WORK TO DO —
A - In the passage on Arizona forest health measures, what reason does the text give for calling the White Mountain stewardship contract significant? Answer in one to three sentences.
B - Answer these questions from the passage on Arizona forest health measures:
(i) Who signed HB 2549?
(ii) Until what year does the bill provide tax incentives for qualified businesses?
(iii) About how many acres per year does the stewardship contract estimate treating?
C - Write a continuation of the passage on Arizona forest health measures, starting after its final sentence.

Arizona Healthy Forest Pilot Program  HB 2549 was signed by Governor Napolitano last May.  It is an emergency measure that allows a Healthy Forest Enterprise Assistance Program to be established.  It provides sales, use and income tax incentives for qualified businesses until 2014 and allows the State to contract for electrical energy produced from biomass resources.  The bill also authorizes cities, towns and counties to adopt and periodically revise an urban-wildland interface code, makes the State Forester a position separate from the State Land Commissioner, establishes the State Urban-Wildland Fire Safety Committee, and requires that the State Forester identify pilot programs to promote forest health.  The Governor signed Executive Order 2004-21, establishing the position of State Forester on September 1, 2004. It can be viewed at: http://www.governor.state.az.us/FHC/ . 

 

Contractor Selected for White Mountain Stewardship Project on Arizona’s Apache-Sitgreaves National Forests (USFS-R3 Press Release, August 10, 2004) The USDA Forest Service has awarded Future Forests Limited Liability Corporation, a local company based in the White Mountains, the White Mountain stewardship contract on the Apache-Sitgreaves National Forests in Arizona.

 

The contract is the first, large, 10-year stewardship contract in the nation and is significant due to its emphasis on large-scale forest restoration activities that result in healthier forests, enhanced rural development, and the utilization of previously unmarketable small diameter trees. The contract is for an estimated treatment of approximately 5,000 to 25,000 acres per year over the 10-year term of the contract. It facilitates the development of a woods products industry better suited to market the excessive number of small-diameter and some larger trees on the national forests. Such trees have been removed in the past by a series of smaller thinning contracts and the resultant slash or woody debris was usually treated by burning. The new contract will result in the smaller trees being used for various uses such as in a power-generation, lumber and manufaturing of wood pellets. This would reduce the need to burn such material in the forest, and result in a cost reduction to the taxpayer. The Forest Service described the desired conditions in the Request for Proposals and carefully evaluated each proposal to determine the one that best meets the desired condition.

“I’m pleased with the Southwestern Region and the Apache-Sitgreaves National Forests,” said Dale Bosworth, Chief of the USDA Forest Service. “This contract will make a positive difference to people and the land.”

DATA BLOCK —

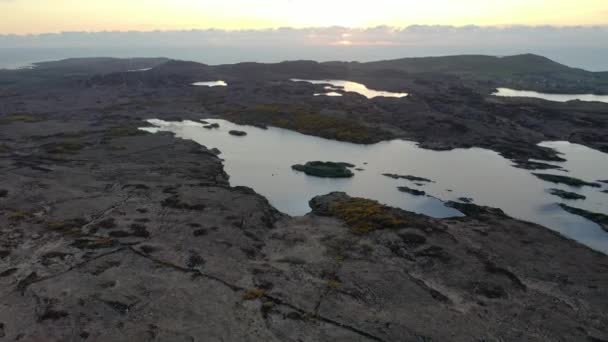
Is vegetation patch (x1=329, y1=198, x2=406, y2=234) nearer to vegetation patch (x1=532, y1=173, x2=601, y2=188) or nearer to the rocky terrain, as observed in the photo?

TASK RESPONSES —
A - The contract is significant because it emphasizes large-scale forest restoration activities that result in healthier forests and enhanced rural development. It also makes use of previously unmarketable small-diameter trees.

B -
(i) Governor Napolitano
(ii) 2014
(iii) Approximately 5,000 to 25,000 acres per year

C -
“The forests of the Southwest are in dire need of thinning, and stewardship contracts will provide a much needed mechanism by which large tracts of land can be treated resulting in increased protection of communities and improved health of our precious forests,” said Harv Forsgren, Regional Forester of the Southwestern Region. “A stewardship contract allows for the costs of removal of small trees, residue and slash to be exchanged for the value of the excess trees that are removed. The goal is to find uses for all the wood fiber and by doing so, reduce the amount of wood burned in the forest, reduce treatment costs and provide jobs in the local communities.”

 

The Apache-Sitgreaves National Forests, which comprises a significant portion of the largest contiguous ponderosa pine forest in North America, faces large-scale threats to communities from large wildland fires. The suppression of fire over the last hundred years contributed to the development of very dense forests. These forests that once were characterized by 20 to 60 trees per acre now average over 400 trees per acre, which makes the forest vulnerable to intense wildfire and insect damage.

 

“Most of the lands treated under this contract are in the wildland-urban interface and we hope to reduce the number of trees closer to what grew there historically when fire managed the forests,” said Elaine Zieroth, Apache-Sitgreaves NFs Forest Supervisor. “We have to reduce the number of trees across the forests on a large scale so that the threat of catastrophic fire will be minimized, and the remaining trees can better resist drought and insects.”

 

“Stewardship contracting provides the flexibility to leverage with the best price per acre available,” added Forsgren. “We’re extremely pleased to be able to utilize this initiative, because it benefits the forest, the contractor, the establishment of new woods products industries and the community.”

 

Nationally, the USDA Forest Service and Interior Department agencies are using the tools of the President’s Healthy Forests Initiative and the Healthy Forests Restoration Act to treat and restore record numbers of acres. This year, the agencies plan to treat more than 3.7 million acres – more than a million acres more than were treated last year and three times the total acres treated in 2000.

 

Roundtable on Sustainable Forests Launches Multiple Perspectives Project.  On August 31, the Roundtable issued a call for papers to solicit manuscript proposals for its Multiple Perspectives Project. The project's objectives are to engage a diverse array of people in discussions of forest sustainability, to communicate important messages that emerge from the evaluations of the National Report (issued by the Forest Service see: http://www.fs.fed.us/research/sustain/) by different stakeholder groups, to enhance mutual understanding of the multiple dimensions of forest sustainability, and to highlight data needs that must be addressed to better understand the trends and conditions of our forests. Proposals are due November 1, 2005 (http://www.sustainableforests.net/).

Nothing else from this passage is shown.